TASK DIRECTIONS:
Arrange the lines below as a JSON list of strings, one string per line, leaving out any blank lines.

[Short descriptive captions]
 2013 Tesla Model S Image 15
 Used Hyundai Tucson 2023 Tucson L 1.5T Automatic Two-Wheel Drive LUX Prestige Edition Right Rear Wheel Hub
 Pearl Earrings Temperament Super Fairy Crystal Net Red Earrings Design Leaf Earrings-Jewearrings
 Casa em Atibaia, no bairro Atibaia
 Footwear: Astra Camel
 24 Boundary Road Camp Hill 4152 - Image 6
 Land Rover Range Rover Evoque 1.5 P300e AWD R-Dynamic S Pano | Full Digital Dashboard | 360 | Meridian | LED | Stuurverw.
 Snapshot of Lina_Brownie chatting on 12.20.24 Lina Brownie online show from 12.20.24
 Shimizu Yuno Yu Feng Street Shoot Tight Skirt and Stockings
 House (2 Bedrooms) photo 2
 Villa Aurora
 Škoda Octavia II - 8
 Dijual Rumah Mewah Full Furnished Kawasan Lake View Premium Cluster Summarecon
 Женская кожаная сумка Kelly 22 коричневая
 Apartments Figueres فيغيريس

ANSWER TO THE PROBLEM:
[
  " 2013 Tesla Model S Image 15",
  " Used Hyundai Tucson 2023 Tucson L 1.5T Automatic Two-Wheel Drive LUX Prestige Edition Right Rear Wheel Hub",
  " Pearl Earrings Temperament Super Fairy Crystal Net Red Earrings Design Leaf Earrings-Jewearrings",
  " Casa em Atibaia, no bairro Atibaia",
  " Footwear: Astra Camel",
  " 24 Boundary Road Camp Hill 4152 - Image 6",
  " Land Rover Range Rover Evoque 1.5 P300e AWD R-Dynamic S Pano | Full Digital Dashboard | 360 | Meridian | LED | Stuurverw.",
  " Snapshot of Lina_Brownie chatting on 12.20.24 Lina Brownie online show from 12.20.24",
  " Shimizu Yuno Yu Feng Street Shoot Tight Skirt and Stockings",
  " House (2 Bedrooms) photo 2",
  " Villa Aurora",
  " Škoda Octavia II - 8",
  " Dijual Rumah Mewah Full Furnished Kawasan Lake View Premium Cluster Summarecon",
  " Женская кожаная сумка Kelly 22 коричневая",
  " Apartments Figueres فيغيريس"
]